# Smoking my pork belly on stick burner



## motolife313 (Mar 3, 2018)

Kind of a pain in the butt to cold warm smoke it because u gota constantly feed tiny sticks into the firebox but hopefully it will be worth it. Be nice to add another exuast on my smoker too. But it's working, keeping fire small and keeping temps under 130


----------



## Rings Я Us (Mar 3, 2018)

What do you do with the wood in there that has the nails in it?

Looks good .  Good luck :)


----------



## motolife313 (Mar 3, 2018)

Cooking with alder,apple,cherry some plum and some oak


----------



## motolife313 (Mar 3, 2018)

Those are not nails. That's alder wood holding my temp probs sense my oven gauges start at 150 I'm doing the temp reading like this for the first time. This way works too for getting a good average temp and it's right on today. I've been wanting to drill a hole in my exuast and welding in a bung but haven't got around to it


----------



## motocrash (Mar 3, 2018)

Frankensmoker's running good! Funny seeing the tiny little fire in the FB:D


----------



## Bearcarver (Mar 3, 2018)

That should be Great Tasting with that real wood smoke, and keeping it at 130° or below is Great !!.
I keep my smoker between 100° & 130° for Bacon, but my Watt-burner is easier to do that with.
Like.

Bear


----------



## motolife313 (Mar 3, 2018)

U were spot on 140-150 and it's starting to render the fat and look juicey. So I'm lifting the door to let heat out


----------



## motolife313 (Mar 3, 2018)

I've been smoking it little over 6 hours. I'm planing on going 8. Am I supposed to let it rest couple days before cutting it in slices? If so am I supposed to leave it covered in fridge or uncovered? Seems I've seen pics of it uncoverd


----------



## Rings Я Us (Mar 3, 2018)

Most people leave it on a rack uncovered in fridge.

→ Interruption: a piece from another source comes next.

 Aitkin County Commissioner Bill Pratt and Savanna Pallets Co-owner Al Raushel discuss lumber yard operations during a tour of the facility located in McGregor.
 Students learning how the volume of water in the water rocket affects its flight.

I see the wires now going to the probes in the wood. Ok. Lol


----------



## motolife313 (Mar 3, 2018)

Ok cool thanks. How about testing a few peices tonight?


----------



## SmokinAl (Mar 4, 2018)

I use an Amazen tube in my offset to cold smoke my bacon.
I put it in the firebox & the smoke drafts right thru.
It makes it real easy!
http://www.amazenproducts.com/
Al


----------



## motolife313 (Mar 4, 2018)

Nice Al. I've seen daves setup i think where there's a long tube maybe 10' between fb and cc. That would give it time to cool off. A thin pipe would cool down too better.


----------



## Bearcarver (Mar 4, 2018)

motolife313 said:


> View attachment 356066
> 
> 
> 
> ...



I let mine rest for 36 to 48 hours. I never noticed any improvement after 48.
I wrap mine tight with saran wrap & put it in the fridge. Keeps the flavor from leaving the Bacon through the air, and keeps Mrs Bear from complaining about her Fridge smelling too Smoky. (I guess she means "Smelling Too Good"??)

Bear


----------



## daveomak (Mar 4, 2018)

Have you thought about adding an upper air inlet to the Firebox ??  that will let in colder air and remove some air flow from the fire .....


----------



## motolife313 (Mar 9, 2018)

Got it sliced up yesterday and tried some last night. On my flat top. Going to try in the oven tonight


----------



## motolife313 (Mar 9, 2018)

Once I get it up to temp it takes about this much flame for 350 degrees


----------



## motocrash (Mar 9, 2018)

Bacon's looking good man! I bet that asparagus was tasty in that bacon fat too.
Nice job on the flat top;)


----------



## motolife313 (Mar 9, 2018)

Thanks. I'm getting a better taste for it today sense no beers in me this time. It's tasty but not very smokey or salty. I may do a lot longer smoke next time. Just had 4 pieces and thinking about another 4 lol. Put it in the oven and it was good


----------



## motolife313 (Mar 9, 2018)

daveomak said:


> Have you thought about adding an upper air inlet to the Firebox ??  that will let in colder air and remove some air flow from the fire .....


 

Haven't though about that. Figured  another stack would work well too


----------



## daveomak (Mar 9, 2018)

Upper air inlet allow for good air flow without adding heat..  The lower air inlet controls the heat....






	

		
			
		

		
	
 .. 
	

		
			
		

		
	












	

		
			
		

		
	
  ..


----------



## motolife313 (Mar 9, 2018)

Oh ok thanks. I run my door vent wide open and adjust temp with how many pieces of wood go in the fb.


----------



## chopsaw (Mar 9, 2018)

Bacon looks fantastic , and I like the blue flame on the flat top . What I really want to know , is that a "70 / "71 Torino in your yard ?


----------



## motolife313 (Mar 10, 2018)

It's  a Buick skylark. Going to toss a Chevy 400 in it soon


----------



## chopsaw (Mar 10, 2018)

Yeah ,,, I can see that now . Back window profile about the same ,, I'm Ford minded . Had a buddy that had a '73 stage 3 Buick . Different body style , sweet car . Thx .


----------